Consignes écrites>
1. Les affirmations suivantes concordent-elles avec l'extrait fourni ? (a) La philologie comparée considère l'humanité comme déjà divisée en familles. (b) La période où l'homme se fit nous est entièrement inaccessible. (c) L'anthropologie sera l'histoire avant le langage. Répondez à chacune par oui ou non, en citant les mots décisifs de l'extrait fourni.
2. Repérez dans les enregistrements chaque ligne contenant le mot "cluster", puis recopiez-les toutes.

Extrait fourni>
----
La période obscure de l’histoire de notre planète durant laquelle l’homme se fit ne nous est donc pas complètement interdite. Les efforts combinés de la géologie et de la zoologie comparée en perceront jusqu’à un certain point le mystère. Ce que la philologie comparée est à l’histoire, l’anthropologie générale le sera à la philologie comparée. Cette dernière science prend l’humanité déjà divisée en familles; l’anthropologie générale cherchera la loi de sa formation même. La philologie comparée, c’est l’histoire avant la réflexion; l’anthropologie sera l’histoire avant le langage et avant la constitution des groupes d’idées qui, devenus le patrimoine de chaque race, dominent encore aujourd’hui la marche de l’humanité. La zoologie et la botanique prendront place dans cette science des temps primitifs comme les plus anciens documens de l’histoire de la vie.
----
Enregistrements fournis>
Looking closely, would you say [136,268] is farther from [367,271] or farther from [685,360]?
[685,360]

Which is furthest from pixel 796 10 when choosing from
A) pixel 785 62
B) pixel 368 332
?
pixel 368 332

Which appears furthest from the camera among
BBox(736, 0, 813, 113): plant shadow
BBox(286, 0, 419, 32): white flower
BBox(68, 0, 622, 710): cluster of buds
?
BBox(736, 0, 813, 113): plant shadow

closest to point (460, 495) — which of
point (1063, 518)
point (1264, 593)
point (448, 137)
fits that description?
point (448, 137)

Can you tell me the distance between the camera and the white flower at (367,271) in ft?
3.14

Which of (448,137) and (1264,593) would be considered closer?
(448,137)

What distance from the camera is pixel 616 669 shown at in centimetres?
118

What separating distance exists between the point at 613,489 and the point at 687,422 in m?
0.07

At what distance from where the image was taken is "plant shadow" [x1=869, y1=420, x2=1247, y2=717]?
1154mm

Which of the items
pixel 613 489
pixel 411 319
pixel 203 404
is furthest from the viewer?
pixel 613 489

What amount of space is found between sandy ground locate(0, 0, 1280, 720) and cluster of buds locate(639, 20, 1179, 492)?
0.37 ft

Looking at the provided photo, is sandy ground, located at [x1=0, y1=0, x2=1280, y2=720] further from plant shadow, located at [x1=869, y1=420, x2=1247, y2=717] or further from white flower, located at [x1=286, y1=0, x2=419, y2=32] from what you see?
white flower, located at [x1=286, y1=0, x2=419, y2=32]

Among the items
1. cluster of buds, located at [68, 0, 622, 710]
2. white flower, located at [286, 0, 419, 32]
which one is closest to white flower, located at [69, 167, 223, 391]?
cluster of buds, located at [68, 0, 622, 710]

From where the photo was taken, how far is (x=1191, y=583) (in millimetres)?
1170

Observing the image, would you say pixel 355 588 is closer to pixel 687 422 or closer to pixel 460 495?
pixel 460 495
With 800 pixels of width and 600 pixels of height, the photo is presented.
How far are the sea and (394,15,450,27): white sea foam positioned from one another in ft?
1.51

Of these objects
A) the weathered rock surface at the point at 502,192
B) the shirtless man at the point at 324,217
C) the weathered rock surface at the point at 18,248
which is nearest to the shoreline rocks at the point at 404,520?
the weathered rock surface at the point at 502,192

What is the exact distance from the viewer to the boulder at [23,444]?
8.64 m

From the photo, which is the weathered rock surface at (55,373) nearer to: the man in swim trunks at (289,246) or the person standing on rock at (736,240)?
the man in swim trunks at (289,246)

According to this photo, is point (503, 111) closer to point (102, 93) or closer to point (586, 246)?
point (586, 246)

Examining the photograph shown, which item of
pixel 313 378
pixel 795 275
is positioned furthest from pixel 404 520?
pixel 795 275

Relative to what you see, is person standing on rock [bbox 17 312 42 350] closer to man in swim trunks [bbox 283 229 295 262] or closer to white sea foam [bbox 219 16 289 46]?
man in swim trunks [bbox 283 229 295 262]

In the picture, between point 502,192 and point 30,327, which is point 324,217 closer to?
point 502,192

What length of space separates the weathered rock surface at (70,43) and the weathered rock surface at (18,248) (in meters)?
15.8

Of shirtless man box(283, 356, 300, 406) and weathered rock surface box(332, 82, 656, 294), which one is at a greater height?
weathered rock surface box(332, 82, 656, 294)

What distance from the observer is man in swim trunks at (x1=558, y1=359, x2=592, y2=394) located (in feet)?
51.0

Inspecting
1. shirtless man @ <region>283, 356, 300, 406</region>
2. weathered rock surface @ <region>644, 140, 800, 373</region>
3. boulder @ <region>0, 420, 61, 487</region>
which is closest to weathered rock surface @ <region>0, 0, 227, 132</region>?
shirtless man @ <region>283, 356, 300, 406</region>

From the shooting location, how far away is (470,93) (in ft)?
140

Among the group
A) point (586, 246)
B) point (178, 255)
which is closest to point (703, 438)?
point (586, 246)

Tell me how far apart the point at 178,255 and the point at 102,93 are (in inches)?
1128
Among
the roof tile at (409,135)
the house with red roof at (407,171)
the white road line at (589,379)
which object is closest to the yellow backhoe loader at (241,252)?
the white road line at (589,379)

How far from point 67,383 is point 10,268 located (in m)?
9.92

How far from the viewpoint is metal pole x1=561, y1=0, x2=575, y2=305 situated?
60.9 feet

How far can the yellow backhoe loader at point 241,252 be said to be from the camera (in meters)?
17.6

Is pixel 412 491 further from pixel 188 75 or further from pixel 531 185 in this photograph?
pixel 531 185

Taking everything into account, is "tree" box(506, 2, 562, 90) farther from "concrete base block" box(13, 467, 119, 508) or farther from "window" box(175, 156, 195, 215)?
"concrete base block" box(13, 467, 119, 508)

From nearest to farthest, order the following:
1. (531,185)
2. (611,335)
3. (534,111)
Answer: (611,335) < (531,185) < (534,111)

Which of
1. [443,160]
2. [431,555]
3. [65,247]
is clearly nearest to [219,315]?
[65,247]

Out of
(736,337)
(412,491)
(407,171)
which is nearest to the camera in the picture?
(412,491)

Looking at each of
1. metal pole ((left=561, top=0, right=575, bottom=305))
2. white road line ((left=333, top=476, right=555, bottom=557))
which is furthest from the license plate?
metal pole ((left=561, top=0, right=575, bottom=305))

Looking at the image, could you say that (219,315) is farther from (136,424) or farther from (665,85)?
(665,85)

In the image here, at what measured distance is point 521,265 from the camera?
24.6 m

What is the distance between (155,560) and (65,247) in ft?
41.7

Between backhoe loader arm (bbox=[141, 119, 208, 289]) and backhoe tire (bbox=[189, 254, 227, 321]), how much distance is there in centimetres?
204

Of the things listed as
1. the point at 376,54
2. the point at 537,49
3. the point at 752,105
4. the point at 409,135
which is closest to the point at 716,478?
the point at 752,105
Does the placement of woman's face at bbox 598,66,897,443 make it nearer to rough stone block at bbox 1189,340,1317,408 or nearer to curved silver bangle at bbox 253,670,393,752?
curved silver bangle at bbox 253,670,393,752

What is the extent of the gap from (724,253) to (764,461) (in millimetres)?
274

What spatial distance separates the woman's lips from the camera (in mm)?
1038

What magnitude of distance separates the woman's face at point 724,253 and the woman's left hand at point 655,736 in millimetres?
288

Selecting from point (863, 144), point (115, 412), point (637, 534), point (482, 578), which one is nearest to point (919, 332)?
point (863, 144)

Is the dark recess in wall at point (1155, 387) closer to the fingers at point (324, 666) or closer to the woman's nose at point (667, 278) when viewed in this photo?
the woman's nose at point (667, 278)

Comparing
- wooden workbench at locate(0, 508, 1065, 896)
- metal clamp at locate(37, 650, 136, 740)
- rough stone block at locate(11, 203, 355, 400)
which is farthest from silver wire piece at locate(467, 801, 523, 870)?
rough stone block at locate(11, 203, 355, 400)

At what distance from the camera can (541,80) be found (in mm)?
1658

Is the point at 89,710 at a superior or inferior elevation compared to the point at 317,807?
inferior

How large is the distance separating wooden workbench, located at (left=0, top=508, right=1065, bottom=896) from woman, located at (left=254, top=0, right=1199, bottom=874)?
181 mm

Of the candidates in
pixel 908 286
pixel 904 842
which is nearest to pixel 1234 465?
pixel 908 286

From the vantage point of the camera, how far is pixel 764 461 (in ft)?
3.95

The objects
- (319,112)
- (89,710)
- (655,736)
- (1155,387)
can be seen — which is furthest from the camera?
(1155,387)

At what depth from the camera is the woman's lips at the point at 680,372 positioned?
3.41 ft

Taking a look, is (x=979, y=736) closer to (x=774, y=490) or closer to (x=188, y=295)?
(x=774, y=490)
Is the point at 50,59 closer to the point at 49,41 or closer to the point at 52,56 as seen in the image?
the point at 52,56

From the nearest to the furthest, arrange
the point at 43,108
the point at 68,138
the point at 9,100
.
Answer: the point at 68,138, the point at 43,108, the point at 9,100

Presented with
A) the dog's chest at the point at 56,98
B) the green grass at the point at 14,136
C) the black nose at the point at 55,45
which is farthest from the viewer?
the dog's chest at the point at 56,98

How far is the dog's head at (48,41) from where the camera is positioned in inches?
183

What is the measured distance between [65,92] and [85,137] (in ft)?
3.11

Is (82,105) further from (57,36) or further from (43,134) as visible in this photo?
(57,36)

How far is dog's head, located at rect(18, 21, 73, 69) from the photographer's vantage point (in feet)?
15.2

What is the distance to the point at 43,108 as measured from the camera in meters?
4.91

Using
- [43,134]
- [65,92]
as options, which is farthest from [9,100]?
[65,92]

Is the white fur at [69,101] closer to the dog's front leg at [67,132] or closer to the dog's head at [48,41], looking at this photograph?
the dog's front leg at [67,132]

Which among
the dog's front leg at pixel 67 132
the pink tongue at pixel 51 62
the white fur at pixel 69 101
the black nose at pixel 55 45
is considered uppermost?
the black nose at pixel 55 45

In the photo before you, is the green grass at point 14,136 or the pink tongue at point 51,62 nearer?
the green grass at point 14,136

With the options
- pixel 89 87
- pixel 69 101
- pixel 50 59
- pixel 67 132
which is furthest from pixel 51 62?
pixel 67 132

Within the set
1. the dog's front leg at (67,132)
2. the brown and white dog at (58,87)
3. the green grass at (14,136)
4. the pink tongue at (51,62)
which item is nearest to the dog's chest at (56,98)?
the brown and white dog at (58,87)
----
Réponses attendues>
1.
(a) Oui : « Cette dernière science prend l’humanité déjà divisée en familles »
(b) Non : « ne nous est donc pas complètement interdite »
(c) Oui : « l’anthropologie sera l’histoire avant le langage »

2.
BBox(68, 0, 622, 710): cluster of buds
What amount of space is found between sandy ground locate(0, 0, 1280, 720) and cluster of buds locate(639, 20, 1179, 492)?
1. cluster of buds, located at [68, 0, 622, 710]
cluster of buds, located at [68, 0, 622, 710]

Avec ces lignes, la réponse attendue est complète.